The number of workers filing new applications for unemployment insurance fell less than expected last week, while the trade deficit widened slightly in April, pointing to a moderate economic recovery.

Initial claims for state unemployment benefits dipped 3,000 to a seasonally adjusted 456,000, the Labor Department said on Thursday.

Analysts polled by Reuters had expected claims to slip to 448,000 from the previously reported 453,000, which was revised to up to 459,000 in Thursday's report.

The four-week moving average of new claims, considered a better measure of underlying labor market trends, rose 2,500 to 463,000.

Separately, the trade gap edged up to $40.3 billion in April from $40 billion for March as weaker foreign demand hurt U.S. exports, a Commerce Department report showed.

Markets had expected the trade gap to widen to around $41.0 billion. U.S. stock futures held gains after the data, while Treasury debt prices extended losses.

The jobless claims data is in line with what Fed Chairman Bernanke said yesterday, that though the economic recovery seems sustainable it is going to be long slow process, and the jobs data is just one more indicator of that, said Tommy Williams, president at Williams Financial Advisors in Shreveport, Louisiana.

Federal Reserve Chairman Ben Bernanke said on Wednesday the economic recovery was on solid footing, but it could be years before job losses are restored.

The labor market, the Achilles heel of the economy as it recovers from the worst downturn since the 1930s, suffered a setback in May when businesses sharply scaled back on hiring after a spurt in the prior two months.

Government data on Friday showed private payrolls only grew 41,000 after expanding 218,000 in April.

With both the weekly claims and the four-week moving average hovering above levels analysts view as consistent with sustainable job growth, unemployment will likely remain high for a while, piling pressure on President Barack Obama.
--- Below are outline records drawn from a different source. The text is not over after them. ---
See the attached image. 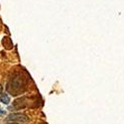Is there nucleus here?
<instances>
[{"mask_svg": "<svg viewBox=\"0 0 124 124\" xmlns=\"http://www.w3.org/2000/svg\"><path fill=\"white\" fill-rule=\"evenodd\" d=\"M26 85L25 78L22 75H16L14 76L7 85V91L12 95H18L20 92L24 90Z\"/></svg>", "mask_w": 124, "mask_h": 124, "instance_id": "nucleus-1", "label": "nucleus"}, {"mask_svg": "<svg viewBox=\"0 0 124 124\" xmlns=\"http://www.w3.org/2000/svg\"><path fill=\"white\" fill-rule=\"evenodd\" d=\"M6 123H11V124H22L29 121V118L22 113H11L9 114L6 118Z\"/></svg>", "mask_w": 124, "mask_h": 124, "instance_id": "nucleus-2", "label": "nucleus"}, {"mask_svg": "<svg viewBox=\"0 0 124 124\" xmlns=\"http://www.w3.org/2000/svg\"><path fill=\"white\" fill-rule=\"evenodd\" d=\"M0 100H1V102L4 103V104H9L10 97L6 93H1V95H0Z\"/></svg>", "mask_w": 124, "mask_h": 124, "instance_id": "nucleus-3", "label": "nucleus"}, {"mask_svg": "<svg viewBox=\"0 0 124 124\" xmlns=\"http://www.w3.org/2000/svg\"><path fill=\"white\" fill-rule=\"evenodd\" d=\"M1 91H2V86L0 85V95H1Z\"/></svg>", "mask_w": 124, "mask_h": 124, "instance_id": "nucleus-4", "label": "nucleus"}, {"mask_svg": "<svg viewBox=\"0 0 124 124\" xmlns=\"http://www.w3.org/2000/svg\"><path fill=\"white\" fill-rule=\"evenodd\" d=\"M2 113H4V111H3V110H1V108H0V114H2Z\"/></svg>", "mask_w": 124, "mask_h": 124, "instance_id": "nucleus-5", "label": "nucleus"}]
</instances>
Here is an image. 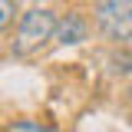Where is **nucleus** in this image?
Here are the masks:
<instances>
[{"label":"nucleus","mask_w":132,"mask_h":132,"mask_svg":"<svg viewBox=\"0 0 132 132\" xmlns=\"http://www.w3.org/2000/svg\"><path fill=\"white\" fill-rule=\"evenodd\" d=\"M56 27H60V16L46 10V7H33L23 13L20 27L13 36V53L16 56H30L40 46H46L50 40H56Z\"/></svg>","instance_id":"obj_1"},{"label":"nucleus","mask_w":132,"mask_h":132,"mask_svg":"<svg viewBox=\"0 0 132 132\" xmlns=\"http://www.w3.org/2000/svg\"><path fill=\"white\" fill-rule=\"evenodd\" d=\"M93 23L109 40H132V0H96Z\"/></svg>","instance_id":"obj_2"},{"label":"nucleus","mask_w":132,"mask_h":132,"mask_svg":"<svg viewBox=\"0 0 132 132\" xmlns=\"http://www.w3.org/2000/svg\"><path fill=\"white\" fill-rule=\"evenodd\" d=\"M86 36H89V23H86V16H82V13H66V16H60L56 43L73 46V43H82Z\"/></svg>","instance_id":"obj_3"},{"label":"nucleus","mask_w":132,"mask_h":132,"mask_svg":"<svg viewBox=\"0 0 132 132\" xmlns=\"http://www.w3.org/2000/svg\"><path fill=\"white\" fill-rule=\"evenodd\" d=\"M13 13H16V3H13V0H0V27H3V30H10Z\"/></svg>","instance_id":"obj_4"},{"label":"nucleus","mask_w":132,"mask_h":132,"mask_svg":"<svg viewBox=\"0 0 132 132\" xmlns=\"http://www.w3.org/2000/svg\"><path fill=\"white\" fill-rule=\"evenodd\" d=\"M129 106H132V86H129Z\"/></svg>","instance_id":"obj_5"}]
</instances>
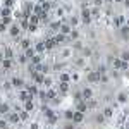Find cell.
Masks as SVG:
<instances>
[{
    "instance_id": "obj_1",
    "label": "cell",
    "mask_w": 129,
    "mask_h": 129,
    "mask_svg": "<svg viewBox=\"0 0 129 129\" xmlns=\"http://www.w3.org/2000/svg\"><path fill=\"white\" fill-rule=\"evenodd\" d=\"M5 119H7V122H9L10 126H14V127H16V126H21V115L17 112H14V110L5 115Z\"/></svg>"
},
{
    "instance_id": "obj_3",
    "label": "cell",
    "mask_w": 129,
    "mask_h": 129,
    "mask_svg": "<svg viewBox=\"0 0 129 129\" xmlns=\"http://www.w3.org/2000/svg\"><path fill=\"white\" fill-rule=\"evenodd\" d=\"M59 79H60V83H67V81H71V76L67 74V72H62L59 76Z\"/></svg>"
},
{
    "instance_id": "obj_4",
    "label": "cell",
    "mask_w": 129,
    "mask_h": 129,
    "mask_svg": "<svg viewBox=\"0 0 129 129\" xmlns=\"http://www.w3.org/2000/svg\"><path fill=\"white\" fill-rule=\"evenodd\" d=\"M28 129H41V126L36 120H31V122H28Z\"/></svg>"
},
{
    "instance_id": "obj_2",
    "label": "cell",
    "mask_w": 129,
    "mask_h": 129,
    "mask_svg": "<svg viewBox=\"0 0 129 129\" xmlns=\"http://www.w3.org/2000/svg\"><path fill=\"white\" fill-rule=\"evenodd\" d=\"M19 26L17 24H10L9 26V35L12 36V38H16V40H19Z\"/></svg>"
}]
</instances>
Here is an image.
Public disenchantment over a near 10 percent unemployment rate and the slow pace of the economic recovery are weighing on Obama's approval ratings and threaten the Democratic Party's control of Congress in November's mid-term elections.

Still, the labor market is showing measured progress. In the final week of May, the number of people still receiving benefits after an initial week of aid fell 255,000, the largest decline this year, to 4.46 million, the Labor Department said.

That was the lowest level since December 2008 and could be both a reflection of laid off workers getting jobs and exhausting their benefits.

Markets had expected so-called continuing claims only fall to 4.64 million.

Labor market growth is key to sustaining the economic recovery at a time when a fiscal crisis in Europe is threatening the global recovery and domestic exports.

Exports fell 0.7 percent in April to $148.8 billion after a big jump in March, Commerce Department data showed. Exports had risen most months since hitting a trough of $124.1 billion in April 2009, when world trade was still reeling from the effects of the global financial crisis.

Imports dipped 0.4 percent in April to $189.1 billion.